During Japan’s lost decade in the 1990s I found myself handing out rice balls to Tokyo’s homeless on the banks of the Sumida river. The former salary men — it was always men — slept in cardboard boxes the size of coffins. I peered into one. Its owner had neatly arranged his last few possessions. Crockery, two wash rags and a blanket were all emblazoned with the designer logos I associated with Japan’s boom years when I had lived in Tokyo. They had washed up like artefacts from another age in this unlikely setting. They signalled more than anything else to me that Japan’s economic miracle was well and truly in the past.
Financial Times Asia editor David Pilling lived in Japan for seven years. His latest book, Bending Adversity, does an excellent job of reappraising those lost years of economic deflation and social and political stagnation. His argument is simple. What happened to Japan is now coming to the West. After the collapse of Lehman Brothers and the subsequent global financial crisis, nearly every western government faces similar problems to Japan. We had better get used to living if not in a cardboard box then at least in a life without growth.
The book emphasises the resilience of the ordinary Japanese in comparison to a corrupt and arrogant political culture. ‘What Japan needs is a really good earthquake,’ advocated one senior official from the Ministry of Finance as an answer to Japan’s economic woes. Well he got his wish. The 2011 Tohoku earthquake and tsunami was so ‘good’ it shifted the earth on its axis and killed 19,000 people. Whether it has fixed Japan’s economic problems is open to question.
Pilling starts and ends with moving descriptions of the tsunami and its victims’ fortitude. From ground level the first thing most people saw of the tsunami was
a ghostly dust rising from buildings that were collapsing in the water’s path. The eerie white powder floated ahead of the wave like some terrible omen of death.
Later Pilling sees two women picking their way through a landscape of rubble. One holds up a sieve she had found, all that was left of the café they had owned, a small, familiar object in the midst of desolation, ‘It’s a bit pathetic, isn’t it?’ she says.
The inhabitants of the cardboard boxes on the Sumida river had been middle-class salary men. Japan experienced first what has now become an EU phenomenon. The impoverishment of the middle classes and the growth of inequality is the result of international trends, says Pilling — particularly the incorporation of hundreds of millions of Chinese workers into the global workforce after Beijing joined the World Trade Organisation in 2001.

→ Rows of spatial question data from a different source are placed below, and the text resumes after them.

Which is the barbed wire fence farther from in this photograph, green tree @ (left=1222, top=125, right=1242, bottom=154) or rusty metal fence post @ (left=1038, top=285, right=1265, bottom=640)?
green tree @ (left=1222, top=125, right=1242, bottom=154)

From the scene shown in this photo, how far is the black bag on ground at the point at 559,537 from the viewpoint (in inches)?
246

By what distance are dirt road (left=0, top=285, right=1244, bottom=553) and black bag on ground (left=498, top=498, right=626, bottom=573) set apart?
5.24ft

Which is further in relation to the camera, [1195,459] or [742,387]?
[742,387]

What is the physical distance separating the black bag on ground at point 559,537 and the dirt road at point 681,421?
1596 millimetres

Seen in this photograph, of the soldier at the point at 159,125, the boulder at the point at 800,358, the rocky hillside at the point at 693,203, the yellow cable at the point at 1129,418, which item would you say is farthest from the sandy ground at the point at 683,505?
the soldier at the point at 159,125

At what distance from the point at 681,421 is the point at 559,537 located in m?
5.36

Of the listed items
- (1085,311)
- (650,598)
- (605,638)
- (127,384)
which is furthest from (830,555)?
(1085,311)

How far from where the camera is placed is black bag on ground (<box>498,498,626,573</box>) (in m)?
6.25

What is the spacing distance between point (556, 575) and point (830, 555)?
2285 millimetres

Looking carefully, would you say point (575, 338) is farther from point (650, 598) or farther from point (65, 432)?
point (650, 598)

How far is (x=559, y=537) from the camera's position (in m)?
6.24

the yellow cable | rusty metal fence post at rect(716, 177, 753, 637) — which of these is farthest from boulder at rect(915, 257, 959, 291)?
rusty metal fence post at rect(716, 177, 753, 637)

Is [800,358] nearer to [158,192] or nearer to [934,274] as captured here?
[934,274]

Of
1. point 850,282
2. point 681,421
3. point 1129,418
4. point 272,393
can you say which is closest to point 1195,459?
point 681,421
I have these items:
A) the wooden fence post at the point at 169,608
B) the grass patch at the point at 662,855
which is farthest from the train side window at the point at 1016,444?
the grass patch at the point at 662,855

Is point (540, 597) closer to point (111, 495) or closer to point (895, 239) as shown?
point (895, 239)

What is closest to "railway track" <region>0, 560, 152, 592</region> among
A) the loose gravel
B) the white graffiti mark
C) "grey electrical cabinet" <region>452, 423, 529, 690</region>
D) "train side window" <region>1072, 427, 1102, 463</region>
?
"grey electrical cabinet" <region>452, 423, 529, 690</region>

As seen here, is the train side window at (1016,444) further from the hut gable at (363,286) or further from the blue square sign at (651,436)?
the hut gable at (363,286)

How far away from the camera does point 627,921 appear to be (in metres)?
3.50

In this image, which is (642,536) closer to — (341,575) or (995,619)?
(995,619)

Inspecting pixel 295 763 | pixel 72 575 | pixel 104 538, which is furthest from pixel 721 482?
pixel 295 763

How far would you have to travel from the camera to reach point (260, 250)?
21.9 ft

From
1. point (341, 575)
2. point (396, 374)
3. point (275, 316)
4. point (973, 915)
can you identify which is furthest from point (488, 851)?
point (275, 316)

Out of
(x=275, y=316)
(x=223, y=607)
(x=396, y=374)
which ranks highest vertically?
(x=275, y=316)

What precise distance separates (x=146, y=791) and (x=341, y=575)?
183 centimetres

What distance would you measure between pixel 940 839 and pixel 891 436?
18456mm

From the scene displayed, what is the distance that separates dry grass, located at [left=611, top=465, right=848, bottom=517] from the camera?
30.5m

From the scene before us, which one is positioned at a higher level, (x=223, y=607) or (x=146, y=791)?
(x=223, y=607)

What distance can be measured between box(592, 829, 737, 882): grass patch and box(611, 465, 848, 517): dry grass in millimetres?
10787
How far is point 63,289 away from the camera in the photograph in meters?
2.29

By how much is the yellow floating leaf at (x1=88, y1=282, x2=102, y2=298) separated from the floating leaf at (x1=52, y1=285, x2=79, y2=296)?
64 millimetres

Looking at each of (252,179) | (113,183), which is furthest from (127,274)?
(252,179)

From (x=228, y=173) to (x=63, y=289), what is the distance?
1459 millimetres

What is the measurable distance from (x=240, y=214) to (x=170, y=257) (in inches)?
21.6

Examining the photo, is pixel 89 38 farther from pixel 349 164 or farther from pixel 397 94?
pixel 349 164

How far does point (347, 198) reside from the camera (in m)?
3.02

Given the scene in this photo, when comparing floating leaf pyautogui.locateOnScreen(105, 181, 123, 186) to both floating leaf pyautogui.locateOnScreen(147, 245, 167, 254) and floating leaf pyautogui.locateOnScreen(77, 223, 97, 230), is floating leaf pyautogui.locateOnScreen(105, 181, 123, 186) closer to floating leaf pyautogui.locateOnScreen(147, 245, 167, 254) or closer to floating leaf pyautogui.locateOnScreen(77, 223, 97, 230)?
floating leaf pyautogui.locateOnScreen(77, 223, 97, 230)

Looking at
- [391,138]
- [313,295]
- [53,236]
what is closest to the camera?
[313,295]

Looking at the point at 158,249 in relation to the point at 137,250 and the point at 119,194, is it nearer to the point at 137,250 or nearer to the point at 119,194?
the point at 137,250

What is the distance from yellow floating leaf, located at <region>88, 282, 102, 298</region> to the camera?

They are one symptom of a bigger issue: how do we live in a declining economy? Economic growth is a myth to which we can no longer cling. Unless we expect the population of the world to keep growing indefinitely, ‘All economies will one day face the problems now confronting Japan.’ So how do we prosper, how do we offer our young the hope of a better future, asks Pilling, ‘without the impetus of ever-greater numbers’? Norihiro Karo, Professor of Japanese Literature at Waseda University, told the author: ‘Capitalism speaks in terms of limitless growth, but there are finite resources. What seemed possible in the 1960s and 1970s is clearly no long so.’
Japan is a stark example because its population is not merely stagnant but ‘on the verge of rapid decline’. In 1960 11 people of working age paid for every person over 60. By 2055 it will be 1.3 workers supporting every retired person.
So what can Japan teach us? Certainly, living in Tokyo during its boom years was a lesson to me that economic growth does not necessarily translate into a better quality of life. The majority of Japanese paid a harsh cost for their country’s success. We see something similar in London nowadays. The city is booming from record population growth. But as you are forced to stand on the train tomorrow, to search fruitlessly for a place at a nursery school or somewhere to live or rent, how happy or wealthy does that make you feel?
In Japan, as in the EU, it is the young who bear the brunt. Pilling explores their disillusionment as they struggle in poorly paid temporary work, are forced to live at home with their parents and marry late, if at all. They display a previously unheard of attitude in Japanese society: gambaranai — ‘don’t try too hard, don’t stress yourself’.
This is in contrast to the 82-year-old man Pilling found picking through the wreckage of his house after the tsunami. ‘Gambarimasu,’ he declared, ‘we must struggle on’. A year later he had rebuilt his house. There has to be a way, says Pilling, that we can live without growth. This fascinating and timely book shows us where to look for it.